1995 wurden Frintrop 1932 und Weiße Dame Borbeck (vormals Borbeck 25 und Weiße Dame) zusammengeschlossen.

1999 schlossen sich SG Steele 1919 und Kray zusammen.

2001 schlossen sich Altenessen 30 und Rot Weiß zusammen.

2005 löste sich der Essener Schachverein 01 auf.

SFK heute

Die Katernberger Mannschaft konnte sich nach dem Abstieg aus der Bundesliga und einem weiteren Abstieg aus der 2. Bundesliga bis 1995 die NRW-Liga halten. 1996 wurde ein Jahr in der Verbandsliga zugebracht.

1997 fand sich ein Mäzen (Bernhard Laux) und Willi Knebel, der als Mannschaftsführer das Heft wieder in seine Hände nahm. Die neuformierte Mannschaft mit Glek, Siebrecht, Illner, Wessendorf, Bernd Rosen, Armin Meyer, Lingnau und Smagin schaffte 1998 den Aufstieg in die 2. Bundesliga, 2003 in die 1. Bundesliga (mit Volokitin, Smagin, Glek, l'Ami, Senff, Siebrecht, Thesing, Scholz, Hennig, Meyer und Bernd Rosen).

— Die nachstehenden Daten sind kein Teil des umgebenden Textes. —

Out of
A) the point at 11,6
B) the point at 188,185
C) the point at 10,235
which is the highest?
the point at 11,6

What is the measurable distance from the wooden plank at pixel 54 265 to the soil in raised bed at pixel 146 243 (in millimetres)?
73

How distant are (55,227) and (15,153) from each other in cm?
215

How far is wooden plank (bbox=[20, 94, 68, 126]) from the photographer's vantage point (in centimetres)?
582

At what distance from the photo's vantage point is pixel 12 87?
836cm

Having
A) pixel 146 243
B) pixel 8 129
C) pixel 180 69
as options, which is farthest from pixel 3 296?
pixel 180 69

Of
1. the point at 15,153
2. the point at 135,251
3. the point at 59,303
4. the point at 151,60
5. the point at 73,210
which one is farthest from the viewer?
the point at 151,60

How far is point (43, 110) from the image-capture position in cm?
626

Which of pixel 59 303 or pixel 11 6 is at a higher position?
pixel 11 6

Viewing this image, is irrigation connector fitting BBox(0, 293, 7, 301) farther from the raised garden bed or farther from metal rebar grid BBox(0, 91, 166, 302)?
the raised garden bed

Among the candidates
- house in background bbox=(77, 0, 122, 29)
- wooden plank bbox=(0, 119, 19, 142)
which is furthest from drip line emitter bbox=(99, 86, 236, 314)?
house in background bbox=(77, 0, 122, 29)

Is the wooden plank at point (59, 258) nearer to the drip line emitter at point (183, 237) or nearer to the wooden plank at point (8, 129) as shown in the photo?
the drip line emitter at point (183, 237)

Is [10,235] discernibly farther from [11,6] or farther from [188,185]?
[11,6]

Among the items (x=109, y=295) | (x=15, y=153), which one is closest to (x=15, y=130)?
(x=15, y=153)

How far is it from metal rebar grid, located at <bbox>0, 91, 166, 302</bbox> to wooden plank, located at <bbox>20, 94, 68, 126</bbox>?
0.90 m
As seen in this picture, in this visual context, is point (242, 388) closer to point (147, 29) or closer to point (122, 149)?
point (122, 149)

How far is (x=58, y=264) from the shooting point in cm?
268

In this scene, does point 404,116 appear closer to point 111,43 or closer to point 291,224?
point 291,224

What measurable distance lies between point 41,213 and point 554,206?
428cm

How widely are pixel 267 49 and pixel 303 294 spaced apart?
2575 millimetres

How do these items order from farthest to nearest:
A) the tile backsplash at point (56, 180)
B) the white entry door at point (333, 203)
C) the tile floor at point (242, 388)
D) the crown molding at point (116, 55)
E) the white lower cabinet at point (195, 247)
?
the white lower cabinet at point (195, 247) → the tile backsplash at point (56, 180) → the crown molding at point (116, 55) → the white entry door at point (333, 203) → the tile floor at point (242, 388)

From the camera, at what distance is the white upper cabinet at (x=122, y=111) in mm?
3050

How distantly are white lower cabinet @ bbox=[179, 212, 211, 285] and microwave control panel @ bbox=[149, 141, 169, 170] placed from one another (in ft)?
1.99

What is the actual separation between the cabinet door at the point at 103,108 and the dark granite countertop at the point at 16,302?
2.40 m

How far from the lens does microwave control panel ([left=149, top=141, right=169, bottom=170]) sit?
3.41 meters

Zur Zeit gehören dem Bundesligakader 16 Herren und eine Dame an. Die Liste wird angeführt von den ukrainischen Großmeistern Volokitin und Kryvoruchko, gefolgt von Romanov (Russland), Negi (Indien), Fier (Brasilien).

Seit 2001 Jahren wird der Verein von Bernd Rosen geführt. Er bekleidet außerdem das Amt des Pressewartes im Essener Schachverband. Unter seiner Leitung wuchs der Verein auf rund 120 Mitgliedern, davon mehr als 40 Jugendliche.

Aufstiegsmannschaft 2003
Bernd Rosen, Igor Glek, Erwin l‘Ami, Sebastian Siebrecht, Andrei Volokitin, Christian Scholz, Falko Meyer, Dirk Hennig, Rainer Wiescholek (MF), Matthias Thesing, Martin Senff (vlnr)

Ein Kluger bemerkt alles, ein Dummer macht über alles eine Bemerkung.